**DIRECTIONS:** Repeat the data that follows, word for word, without the images.
[Begin SUPPLIED RECORDS]
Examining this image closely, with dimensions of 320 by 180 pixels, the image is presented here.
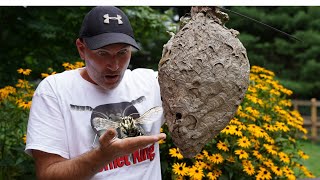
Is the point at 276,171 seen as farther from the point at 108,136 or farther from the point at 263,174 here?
the point at 108,136

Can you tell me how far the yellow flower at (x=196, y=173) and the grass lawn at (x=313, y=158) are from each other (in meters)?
2.97

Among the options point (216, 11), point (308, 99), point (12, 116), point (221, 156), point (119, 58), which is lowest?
point (308, 99)

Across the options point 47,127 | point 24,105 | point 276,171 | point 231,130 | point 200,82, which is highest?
point 200,82

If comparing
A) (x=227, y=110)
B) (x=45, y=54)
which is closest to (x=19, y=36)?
(x=45, y=54)

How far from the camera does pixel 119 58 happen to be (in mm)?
1484

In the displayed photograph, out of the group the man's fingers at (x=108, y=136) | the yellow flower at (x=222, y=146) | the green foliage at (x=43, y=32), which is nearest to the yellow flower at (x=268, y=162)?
the yellow flower at (x=222, y=146)

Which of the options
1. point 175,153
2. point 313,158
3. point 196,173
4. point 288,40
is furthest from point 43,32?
point 288,40

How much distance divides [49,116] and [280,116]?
5.52 feet

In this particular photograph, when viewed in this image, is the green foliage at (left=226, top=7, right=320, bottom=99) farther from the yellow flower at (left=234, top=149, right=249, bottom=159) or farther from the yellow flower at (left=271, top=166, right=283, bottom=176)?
the yellow flower at (left=234, top=149, right=249, bottom=159)

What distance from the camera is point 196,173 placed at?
87.4 inches

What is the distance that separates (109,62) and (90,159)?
315 millimetres

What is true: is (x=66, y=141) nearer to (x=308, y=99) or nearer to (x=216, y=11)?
(x=216, y=11)

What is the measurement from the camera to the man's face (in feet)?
4.86

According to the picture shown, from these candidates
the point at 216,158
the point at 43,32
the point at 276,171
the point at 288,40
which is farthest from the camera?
the point at 288,40
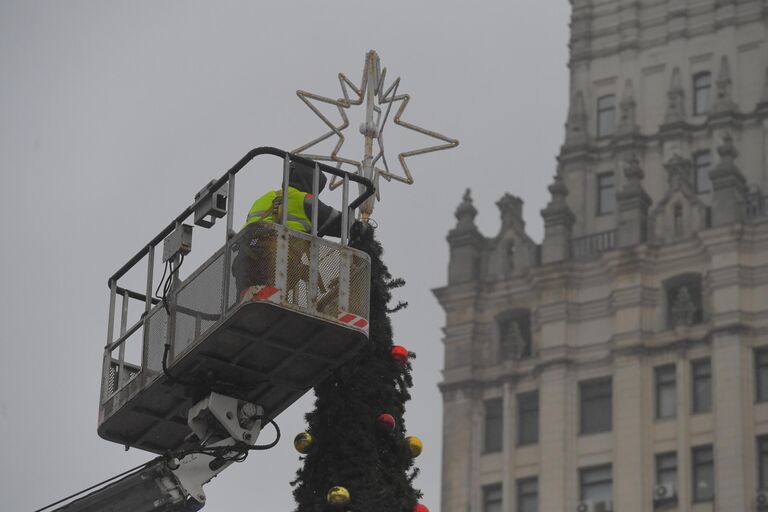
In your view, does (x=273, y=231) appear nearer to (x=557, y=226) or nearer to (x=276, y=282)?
(x=276, y=282)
[End SUPPLIED RECORDS]
**SOLUTION FOR THIS PROBLEM:**
Examining this image closely, with dimensions of 320 by 180 pixels, the image is presented here.
Is the point at 276,171 seen as farther from the point at 108,136 or farther from the point at 263,174 here?
the point at 108,136

Can you tell me how far the yellow flower at (x=196, y=173) and the grass lawn at (x=313, y=158) are from each other (in meters)?
2.97

Among the options point (216, 11), point (308, 99), point (12, 116), point (221, 156), point (119, 58), which is lowest?
point (308, 99)

Across the options point 47,127 | point 24,105 | point 276,171 | point 231,130 | point 200,82, which is highest?
point 200,82

If comparing
A) (x=227, y=110)
B) (x=45, y=54)
which is closest to (x=19, y=36)?
(x=45, y=54)

How far from the camera does pixel 119 58 happen to be (in mm)?
1484

In the displayed photograph, out of the group the man's fingers at (x=108, y=136) | the yellow flower at (x=222, y=146) | the green foliage at (x=43, y=32), which is nearest to the yellow flower at (x=268, y=162)?
the yellow flower at (x=222, y=146)

Which of the options
1. point 175,153
2. point 313,158
3. point 196,173
4. point 288,40
is furthest from point 43,32?
point 288,40

How much distance divides [49,116] and [280,116]?
5.52 feet

In this particular photograph, when viewed in this image, is the green foliage at (left=226, top=7, right=320, bottom=99) farther from the yellow flower at (left=234, top=149, right=249, bottom=159) or farther from the yellow flower at (left=271, top=166, right=283, bottom=176)?
the yellow flower at (left=234, top=149, right=249, bottom=159)

What distance from the camera is point 196,173 placed at?
87.4 inches

What is the distance that separates (109,62) and (90,159)?
315 millimetres

What is true: is (x=66, y=141) nearer to (x=308, y=99) or nearer to (x=216, y=11)?
(x=216, y=11)

What is the measurement from the camera to the man's face (in feet)?
4.86

According to the picture shown, from these candidates
the point at 216,158
the point at 43,32
the point at 276,171
the point at 288,40
which is farthest from the camera?
the point at 288,40
In your view, does (x=273, y=231) appear nearer to (x=557, y=226) or nearer to (x=276, y=282)?
(x=276, y=282)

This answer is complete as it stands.